Elsevier

International Dairy Journal

Volume 85, October 2018, Pages 137-143
International Dairy Journal

Addition of proline-rich whey peptides during dehydration increases solubility of rehydrated milk protein concentrates

https://doi.org/10.1016/j.idairyj.2018.05.010Get rights and content

Abstract

Protein solubility of milk protein concentrate (80% protein; MPC80) is compromised by condition-dependent processing and storage due to both physical and chemical self-association of caseins. Solubility of MPC80 was studied following storage at 4 °C to selectively focus on efficacy of adding the whey-proline rich peptide hydrolysate, ‘DISSPEP’, in regulating physical protein aggregation processes. A range of concentrations of total solids [5% (control), 50%, 90%, w/w], DISSPEP [0% (control), 5%, 10%, 25% of solids substituted], storage and rehydration pH (6.0, 6.5, 7.5) and storage time [0 (control), 7, 14 days], were examined. Relative to controls, the addition of DISSPEP generally improved MPC80 protein solubility by factors of 50–600%, dependent on storage time and pH. DISSPEP was particularly effective for rehydrating MPC80 following concentration and drying to 50%–90% solids, respectively. The results suggest potential industrial usefulness of DISSPEP for improving solubility of MPCs, particularly at low temperatures.

Introduction

Australia's growing dairy industry, representing 7% of world trade, exports around 38% of its produce (Dairy Australia Limited, 2014) necessitating efficient processing into transportable solids and market-oriented product functionality. Australian processors market a diverse range of dried dairy products reflecting fractionation into the different macro-nutrient chemical classes of milk, including whey and casein sub-fractions of milk proteins (Dairy Australia Limited, 2014). In particular, milk protein concentrates (MPC) represent a protein-enriched variant of skim milk produced by membrane-concentration and spray-drying the total protein fraction from skim milk (Mao et al., 2012, Singh, 2007). MPCs, while maintaining the whey and casein proportions of milk and micellar casein structure, are characterised by the degree of protein enrichment (e.g., MPC35, MPC80) and consequent depletion of lactose and minerals.

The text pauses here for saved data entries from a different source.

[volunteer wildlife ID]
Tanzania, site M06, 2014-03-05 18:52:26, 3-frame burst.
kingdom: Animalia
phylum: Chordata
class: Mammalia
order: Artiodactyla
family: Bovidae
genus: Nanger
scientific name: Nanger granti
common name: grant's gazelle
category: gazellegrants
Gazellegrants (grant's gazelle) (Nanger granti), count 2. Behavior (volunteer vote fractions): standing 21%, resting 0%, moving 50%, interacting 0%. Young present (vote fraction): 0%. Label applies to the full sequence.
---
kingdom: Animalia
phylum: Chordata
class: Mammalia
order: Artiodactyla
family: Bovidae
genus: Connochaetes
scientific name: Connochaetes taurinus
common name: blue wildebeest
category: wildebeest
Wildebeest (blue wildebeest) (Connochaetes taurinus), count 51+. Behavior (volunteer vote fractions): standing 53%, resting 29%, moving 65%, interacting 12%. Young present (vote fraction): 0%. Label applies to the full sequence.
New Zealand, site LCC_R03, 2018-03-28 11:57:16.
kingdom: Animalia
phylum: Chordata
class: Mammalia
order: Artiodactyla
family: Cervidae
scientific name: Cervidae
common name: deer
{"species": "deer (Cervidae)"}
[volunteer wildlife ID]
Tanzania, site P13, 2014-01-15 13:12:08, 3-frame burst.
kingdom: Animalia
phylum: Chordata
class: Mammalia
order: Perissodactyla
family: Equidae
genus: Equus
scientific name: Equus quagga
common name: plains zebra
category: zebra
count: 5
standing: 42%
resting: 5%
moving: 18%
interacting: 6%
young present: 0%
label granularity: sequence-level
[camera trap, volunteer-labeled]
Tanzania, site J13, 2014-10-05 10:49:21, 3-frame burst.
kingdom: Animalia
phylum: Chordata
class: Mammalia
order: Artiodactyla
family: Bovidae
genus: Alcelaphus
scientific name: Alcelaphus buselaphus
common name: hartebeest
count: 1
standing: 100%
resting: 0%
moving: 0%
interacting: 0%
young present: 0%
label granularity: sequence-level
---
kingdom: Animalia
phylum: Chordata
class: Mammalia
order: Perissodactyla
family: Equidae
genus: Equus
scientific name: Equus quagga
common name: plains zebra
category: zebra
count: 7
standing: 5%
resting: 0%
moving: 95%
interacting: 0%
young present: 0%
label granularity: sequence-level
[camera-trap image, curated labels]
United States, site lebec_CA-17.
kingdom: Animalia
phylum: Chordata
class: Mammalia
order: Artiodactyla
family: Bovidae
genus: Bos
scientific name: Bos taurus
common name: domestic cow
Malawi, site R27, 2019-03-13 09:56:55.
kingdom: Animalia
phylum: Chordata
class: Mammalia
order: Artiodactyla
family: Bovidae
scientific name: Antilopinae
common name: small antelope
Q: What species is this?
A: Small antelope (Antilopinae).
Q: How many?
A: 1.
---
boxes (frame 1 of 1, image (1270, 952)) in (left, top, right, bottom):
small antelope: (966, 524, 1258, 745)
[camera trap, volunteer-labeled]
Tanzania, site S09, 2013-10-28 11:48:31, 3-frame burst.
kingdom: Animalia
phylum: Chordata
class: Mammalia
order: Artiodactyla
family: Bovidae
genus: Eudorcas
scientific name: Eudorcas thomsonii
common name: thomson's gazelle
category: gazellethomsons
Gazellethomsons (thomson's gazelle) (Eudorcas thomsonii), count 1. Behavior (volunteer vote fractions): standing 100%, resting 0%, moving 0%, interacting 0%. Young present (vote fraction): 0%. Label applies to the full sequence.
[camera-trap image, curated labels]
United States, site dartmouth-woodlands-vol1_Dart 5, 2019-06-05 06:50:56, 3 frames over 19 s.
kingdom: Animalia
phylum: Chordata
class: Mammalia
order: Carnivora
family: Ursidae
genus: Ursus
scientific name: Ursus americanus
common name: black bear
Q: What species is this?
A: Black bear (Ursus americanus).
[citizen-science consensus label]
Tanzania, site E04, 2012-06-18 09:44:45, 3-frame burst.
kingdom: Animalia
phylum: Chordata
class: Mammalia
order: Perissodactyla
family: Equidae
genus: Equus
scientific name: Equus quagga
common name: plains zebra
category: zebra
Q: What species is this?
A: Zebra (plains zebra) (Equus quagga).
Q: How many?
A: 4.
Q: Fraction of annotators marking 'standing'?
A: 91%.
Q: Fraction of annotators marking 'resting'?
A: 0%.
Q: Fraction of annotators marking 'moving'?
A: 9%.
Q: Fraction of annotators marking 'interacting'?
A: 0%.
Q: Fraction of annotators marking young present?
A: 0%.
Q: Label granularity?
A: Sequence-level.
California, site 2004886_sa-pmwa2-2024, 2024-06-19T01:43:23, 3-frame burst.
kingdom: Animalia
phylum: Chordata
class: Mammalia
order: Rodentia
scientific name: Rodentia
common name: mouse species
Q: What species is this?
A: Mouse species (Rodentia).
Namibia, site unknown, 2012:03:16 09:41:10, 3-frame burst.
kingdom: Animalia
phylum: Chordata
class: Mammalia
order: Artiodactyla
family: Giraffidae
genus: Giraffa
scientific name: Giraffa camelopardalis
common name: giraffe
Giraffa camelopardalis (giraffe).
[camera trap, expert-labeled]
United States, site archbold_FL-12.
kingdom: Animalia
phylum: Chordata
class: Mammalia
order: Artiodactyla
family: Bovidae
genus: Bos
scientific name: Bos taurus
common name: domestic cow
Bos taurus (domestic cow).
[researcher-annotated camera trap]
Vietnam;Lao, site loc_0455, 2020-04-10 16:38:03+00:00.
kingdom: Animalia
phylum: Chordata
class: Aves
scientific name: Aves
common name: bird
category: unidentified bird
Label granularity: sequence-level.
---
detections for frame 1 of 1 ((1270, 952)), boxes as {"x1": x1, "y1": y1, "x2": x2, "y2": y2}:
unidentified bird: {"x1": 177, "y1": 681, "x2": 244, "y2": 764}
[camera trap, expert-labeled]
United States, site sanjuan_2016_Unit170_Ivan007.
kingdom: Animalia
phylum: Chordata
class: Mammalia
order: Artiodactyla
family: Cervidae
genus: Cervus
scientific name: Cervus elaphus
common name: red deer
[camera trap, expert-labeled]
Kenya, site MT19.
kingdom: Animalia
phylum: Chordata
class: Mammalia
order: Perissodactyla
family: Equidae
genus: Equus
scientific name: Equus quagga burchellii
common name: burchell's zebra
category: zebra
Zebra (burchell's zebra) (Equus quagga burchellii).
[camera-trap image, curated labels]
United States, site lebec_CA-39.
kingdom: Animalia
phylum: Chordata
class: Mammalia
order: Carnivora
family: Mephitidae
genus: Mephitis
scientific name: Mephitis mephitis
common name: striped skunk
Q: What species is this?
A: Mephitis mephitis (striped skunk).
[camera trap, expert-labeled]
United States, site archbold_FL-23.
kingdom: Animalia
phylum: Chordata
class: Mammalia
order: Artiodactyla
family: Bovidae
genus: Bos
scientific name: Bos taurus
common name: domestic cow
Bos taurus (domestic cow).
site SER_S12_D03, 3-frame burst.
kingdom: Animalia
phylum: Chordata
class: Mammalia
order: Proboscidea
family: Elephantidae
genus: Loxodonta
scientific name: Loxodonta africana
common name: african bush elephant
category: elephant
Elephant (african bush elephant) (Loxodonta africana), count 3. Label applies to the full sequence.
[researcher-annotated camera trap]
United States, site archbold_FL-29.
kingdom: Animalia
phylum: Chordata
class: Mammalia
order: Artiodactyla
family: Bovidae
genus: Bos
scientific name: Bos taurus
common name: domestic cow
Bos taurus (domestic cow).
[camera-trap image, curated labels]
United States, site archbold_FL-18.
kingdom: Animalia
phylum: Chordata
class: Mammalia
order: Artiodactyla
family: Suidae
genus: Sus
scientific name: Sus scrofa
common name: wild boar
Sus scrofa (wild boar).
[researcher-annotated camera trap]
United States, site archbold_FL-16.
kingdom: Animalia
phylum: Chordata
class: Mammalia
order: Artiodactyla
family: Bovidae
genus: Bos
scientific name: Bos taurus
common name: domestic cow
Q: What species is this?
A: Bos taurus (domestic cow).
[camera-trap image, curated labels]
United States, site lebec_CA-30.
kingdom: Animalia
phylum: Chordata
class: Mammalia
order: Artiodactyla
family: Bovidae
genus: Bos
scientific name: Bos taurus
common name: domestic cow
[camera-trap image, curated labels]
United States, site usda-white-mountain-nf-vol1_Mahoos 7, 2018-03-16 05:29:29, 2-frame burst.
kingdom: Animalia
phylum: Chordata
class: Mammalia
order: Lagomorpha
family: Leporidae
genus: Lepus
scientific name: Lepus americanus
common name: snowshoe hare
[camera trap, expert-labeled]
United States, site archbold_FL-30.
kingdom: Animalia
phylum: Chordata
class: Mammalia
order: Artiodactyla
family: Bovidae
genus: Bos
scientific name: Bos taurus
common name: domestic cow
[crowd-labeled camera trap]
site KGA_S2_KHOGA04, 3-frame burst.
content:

While representing a potentially versatile ingredient for reconstruction of dairy products and food ingredient (Mao et al., 2012), MPCs manifest compromised solubility due to hydrophobic interactions, particularly between caseins (Mimouni, Deeth, Whittaker, Gidley, & Bhandari, 2010) that develop during concentration. Solubility is further compromised by chemical reactivity between proteins, including non-reducible cross-linkages and lactosylation, that can occur as a function of storage time (Le et al., 2011, Mimouni et al., 2010, Schokker et al., 2011), pH (Mao et al., 2012), humidity and temperature (Le et al., 2011). As a result, MPCs display poor solubility at low pH (De Castro-Morel & Harper, 2002) and ambient or chilled temperatures, and require heating in most food applications (Singh, 2016).

Apart from driving milk protein cross-linking and aggregation as a consequence of heating (Singh, 2007), the concentration of MPCs is accompanied by elimination of minerals and lactose that promotes specific hydrophobic and chemical interactions between caseins which accounts for their compromised solubility (Anema, Pinder, Hunter, & Hemar, 2006). Casein insolubility in MPCs increases with protein concentration (Baldwin & Truong, 2007) and also with spray-drying temperature (Fang, Rogers, Selomulya, & Chen, 2012).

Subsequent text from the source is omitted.